Every single one of these issues and many more are worthy of our outrage and time and effort and protest. There is even a good argument to be made that many of us should in fact shift our attention from one to the other because a critical mass of voices and protests will force our politicians and companies and tyrants to make a change.

But all too often, once the story is off the front page and the public interest has moved on to something else, the progress made gets reversed. This is what has happened with Syrian refugees – even the provision for unaccompanied minors that was so hard-won has been quietly reversed. Big problems require long-term attention and effort. They require commitment.

And when the focus is no longer on an issue, the burden falls back in the hands of those who have the least resources and power. The oppressed – the ones who don’t have the choice to shift their attention to the latest crisis. It falls to refugees to help refugees. It falls to the victims of racism to fight racism. It falls to the poor to fight poverty.

Most of us here are fortunate enough that we are not subject to crushing injustice. We do not have bombs falling on us or our homes being destroyed. We are not put in internment camps. This gives us the freedom to shift our attention and our effort.

The question for us then how much we want to commit to any particular issue and how much we want to follow what is on the front pages at any particular time. Are we willing to spend any of our social justice energy on a single issue for the long term? All of it? None of it? Just some?

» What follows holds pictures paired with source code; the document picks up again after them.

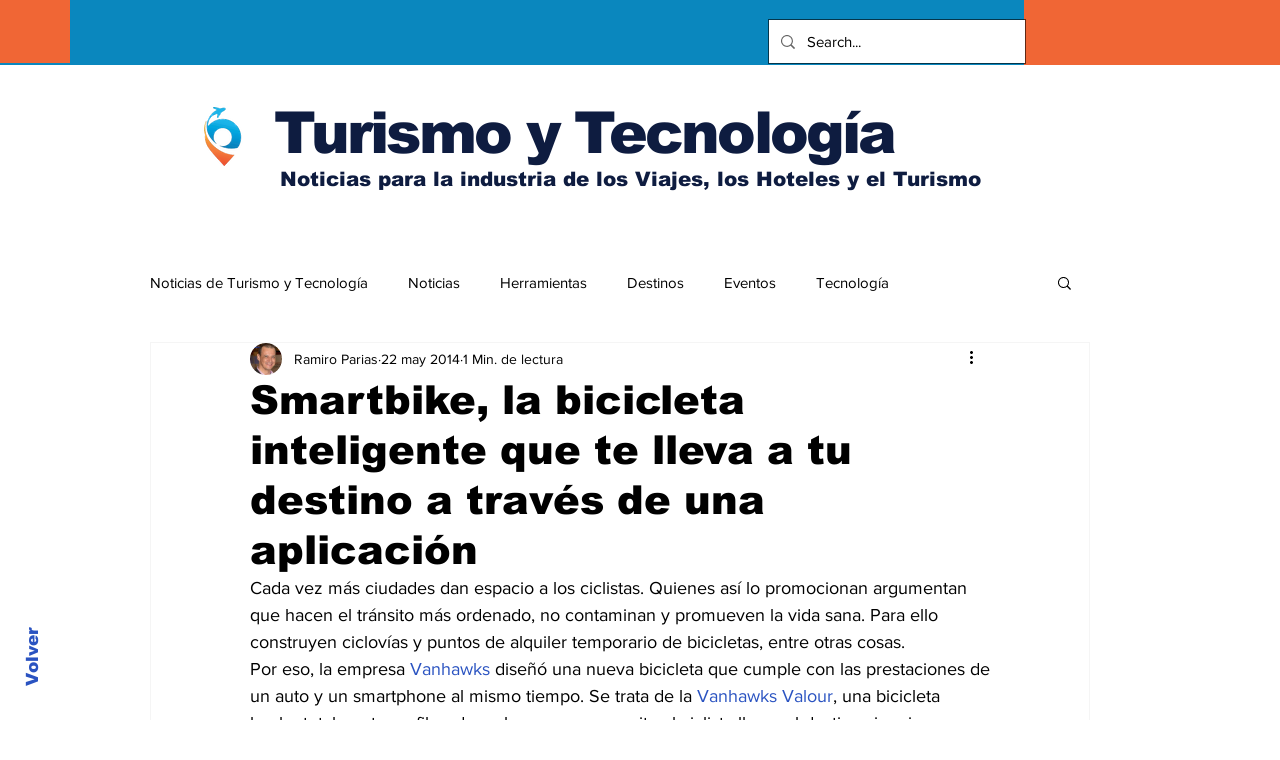

--- FILE ---
content_type: text/html; charset=utf-8
request_url: https://www.google.com/recaptcha/api2/aframe
body_size: 270
content:
<!DOCTYPE HTML><html><head><meta http-equiv="content-type" content="text/html; charset=UTF-8"></head><body><script nonce="jRxcxkkSHpYhSzm6ZgYVwA">/** Anti-fraud and anti-abuse applications only. See google.com/recaptcha */ try{var clients={'sodar':'https://pagead2.googlesyndication.com/pagead/sodar?'};window.addEventListener("message",function(a){try{if(a.source===window.parent){var b=JSON.parse(a.data);var c=clients[b['id']];if(c){var d=document.createElement('img');d.src=c+b['params']+'&rc='+(localStorage.getItem("rc::a")?sessionStorage.getItem("rc::b"):"");window.document.body.appendChild(d);sessionStorage.setItem("rc::e",parseInt(sessionStorage.getItem("rc::e")||0)+1);localStorage.setItem("rc::h",'1766782324057');}}}catch(b){}});window.parent.postMessage("_grecaptcha_ready", "*");}catch(b){}</script></body></html>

Our social justice team will be taking up this question at its next meeting the evening of June 11th. Come along if you’d like to be part of that discussion.

For all of us, the question of commitment is an important one. It is a question of what we aim to do and who we aim to become - whether we will scratch the surface in many directions or dig deep in one or a few.

I hope you can find a way to use your time and energy and attention in a way that brings satisfaction and joy to you and that helps to make a better world for all.

Closing words

You are more powerful than you know
You can do so much more than you imagine
You can create change in yourself and in the world
How will you use your power?
Will you spread it diffusely like a light bulb or focus it in like a laser?
Will you shine a light of hope or burn away oppression?